中图分类号:K242 文献标识码:A 文章编号:1006-026X(2013)11-0000-01

在后弘期的藏文史料中,有大量关于唐朝资料,而在这些藏文史料中是如何选择汉地史料和运用汉地史料是值得注意的一个现象。在记载中原唐朝时,藏文史料则细致的记载了唐朝的王位继承和其他相关史实。其中以《红史》、《汉藏史集》和《青史》为代表的藏文史料,不仅是详细的记载了王位的传承顺序、新帝的登基时间和退位时间,还记载了一些新帝的史实。
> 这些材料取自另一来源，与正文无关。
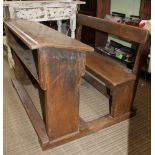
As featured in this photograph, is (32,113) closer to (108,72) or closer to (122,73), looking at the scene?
(108,72)

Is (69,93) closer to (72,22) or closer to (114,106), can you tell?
(114,106)

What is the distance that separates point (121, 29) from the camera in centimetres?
180

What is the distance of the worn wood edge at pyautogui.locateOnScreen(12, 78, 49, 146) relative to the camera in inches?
59.7

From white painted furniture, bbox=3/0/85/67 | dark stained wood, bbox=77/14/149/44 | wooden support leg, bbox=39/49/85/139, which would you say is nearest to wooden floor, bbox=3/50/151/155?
wooden support leg, bbox=39/49/85/139

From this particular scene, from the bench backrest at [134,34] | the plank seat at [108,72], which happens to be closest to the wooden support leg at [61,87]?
the plank seat at [108,72]

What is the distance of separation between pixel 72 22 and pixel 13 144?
1678mm

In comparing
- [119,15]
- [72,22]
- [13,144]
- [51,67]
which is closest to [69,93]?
[51,67]

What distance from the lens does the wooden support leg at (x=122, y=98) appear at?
167cm

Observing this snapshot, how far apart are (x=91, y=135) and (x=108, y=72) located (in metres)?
0.54

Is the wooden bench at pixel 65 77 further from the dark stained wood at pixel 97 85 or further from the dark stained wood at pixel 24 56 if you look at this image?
the dark stained wood at pixel 97 85

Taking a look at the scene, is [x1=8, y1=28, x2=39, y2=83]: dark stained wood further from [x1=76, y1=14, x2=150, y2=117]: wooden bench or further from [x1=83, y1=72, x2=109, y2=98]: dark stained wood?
[x1=83, y1=72, x2=109, y2=98]: dark stained wood

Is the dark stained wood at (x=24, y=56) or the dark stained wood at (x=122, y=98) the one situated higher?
the dark stained wood at (x=24, y=56)

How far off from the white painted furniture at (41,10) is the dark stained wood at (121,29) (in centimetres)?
36

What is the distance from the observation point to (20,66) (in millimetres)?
2316
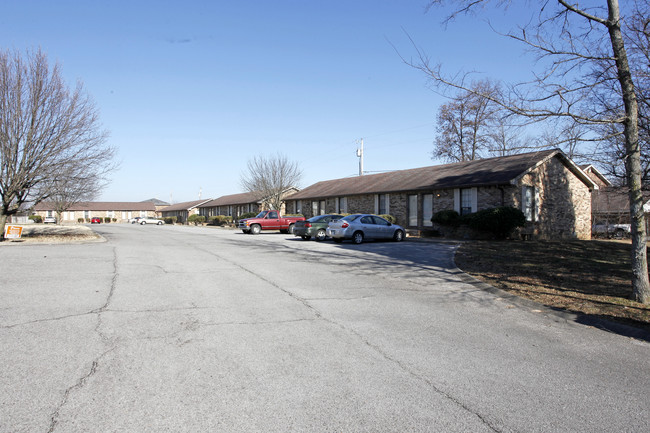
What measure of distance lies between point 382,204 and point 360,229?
10.7 m

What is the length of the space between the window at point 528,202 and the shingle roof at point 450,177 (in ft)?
4.06

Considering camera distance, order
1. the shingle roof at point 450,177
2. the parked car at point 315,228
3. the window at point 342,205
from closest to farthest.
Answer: the shingle roof at point 450,177, the parked car at point 315,228, the window at point 342,205

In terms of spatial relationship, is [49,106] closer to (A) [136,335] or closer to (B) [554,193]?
(A) [136,335]

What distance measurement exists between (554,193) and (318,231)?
1329 centimetres

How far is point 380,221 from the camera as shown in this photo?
20.4m

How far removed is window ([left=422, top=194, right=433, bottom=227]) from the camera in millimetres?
26141

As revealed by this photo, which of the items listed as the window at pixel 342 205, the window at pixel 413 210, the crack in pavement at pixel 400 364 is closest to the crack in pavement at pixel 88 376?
the crack in pavement at pixel 400 364

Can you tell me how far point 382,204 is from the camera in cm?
2989

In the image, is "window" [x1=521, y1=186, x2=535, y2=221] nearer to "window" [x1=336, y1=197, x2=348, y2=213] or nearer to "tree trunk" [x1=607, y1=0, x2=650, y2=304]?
"window" [x1=336, y1=197, x2=348, y2=213]

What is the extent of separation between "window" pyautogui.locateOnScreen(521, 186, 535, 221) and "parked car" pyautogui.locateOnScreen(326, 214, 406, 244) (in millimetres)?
6776

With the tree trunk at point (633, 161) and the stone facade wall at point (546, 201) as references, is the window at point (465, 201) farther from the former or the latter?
the tree trunk at point (633, 161)

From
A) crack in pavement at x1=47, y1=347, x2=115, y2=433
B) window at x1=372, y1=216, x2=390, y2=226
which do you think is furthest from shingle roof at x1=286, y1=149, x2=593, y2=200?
crack in pavement at x1=47, y1=347, x2=115, y2=433

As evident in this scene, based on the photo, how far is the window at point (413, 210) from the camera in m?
27.1

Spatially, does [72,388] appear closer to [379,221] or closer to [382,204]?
[379,221]
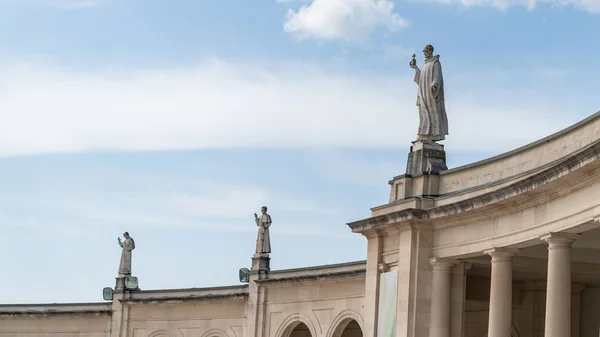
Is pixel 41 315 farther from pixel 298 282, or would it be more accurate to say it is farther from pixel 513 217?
pixel 513 217

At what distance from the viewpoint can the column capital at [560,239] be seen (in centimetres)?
3884

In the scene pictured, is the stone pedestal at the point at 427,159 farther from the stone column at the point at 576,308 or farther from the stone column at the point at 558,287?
the stone column at the point at 558,287

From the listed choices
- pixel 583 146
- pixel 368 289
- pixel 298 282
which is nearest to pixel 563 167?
pixel 583 146

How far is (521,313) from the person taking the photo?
52.8 m

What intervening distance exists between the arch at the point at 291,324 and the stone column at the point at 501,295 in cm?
1825

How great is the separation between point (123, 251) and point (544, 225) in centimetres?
3993

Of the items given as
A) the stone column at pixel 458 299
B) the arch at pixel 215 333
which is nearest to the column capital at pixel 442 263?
the stone column at pixel 458 299

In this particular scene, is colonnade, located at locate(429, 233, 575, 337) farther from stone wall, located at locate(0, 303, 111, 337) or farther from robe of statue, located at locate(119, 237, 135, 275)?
stone wall, located at locate(0, 303, 111, 337)

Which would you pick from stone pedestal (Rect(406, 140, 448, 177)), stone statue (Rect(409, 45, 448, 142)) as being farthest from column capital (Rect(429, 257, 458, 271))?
stone statue (Rect(409, 45, 448, 142))

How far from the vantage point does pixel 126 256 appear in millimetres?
75250

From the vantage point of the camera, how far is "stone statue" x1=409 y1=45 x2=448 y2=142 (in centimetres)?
4728

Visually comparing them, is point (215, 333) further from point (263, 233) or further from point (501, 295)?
point (501, 295)

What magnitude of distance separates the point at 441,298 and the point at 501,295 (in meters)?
3.75

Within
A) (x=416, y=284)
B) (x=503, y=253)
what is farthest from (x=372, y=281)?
(x=503, y=253)
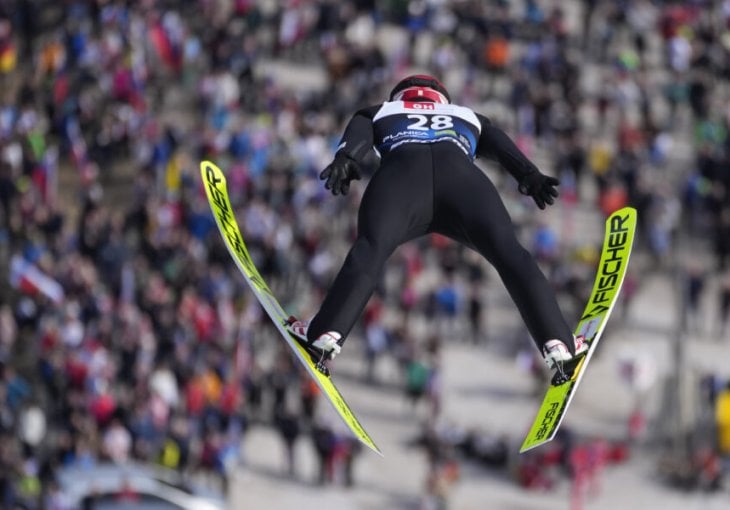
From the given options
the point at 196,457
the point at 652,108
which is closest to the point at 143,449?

梳理藏文史料中的唐朝王位传承系统,可以明显的发现,藏文史料与汉文史料存在较大的出入。

一、藏文史料中的唐朝王统

在后弘期藏文史料中,记载唐朝王统的史料有《红史》、《汉藏史集》和《青史》。众所周知,《红史》的成书时间约为1363年,它是比《王统记》还要早的后弘期藏文史料,其作者为蔡巴贡噶多吉。此书历来为藏族先辈史家们所重视,在后来的诸多藏史中多收录《红史》的唐书吐蕃部分,视其为唐蕃双方同期编写的资料。据三种藏文史料的成书时间和内容来看,其记载唐王统多半以《红史》为源头。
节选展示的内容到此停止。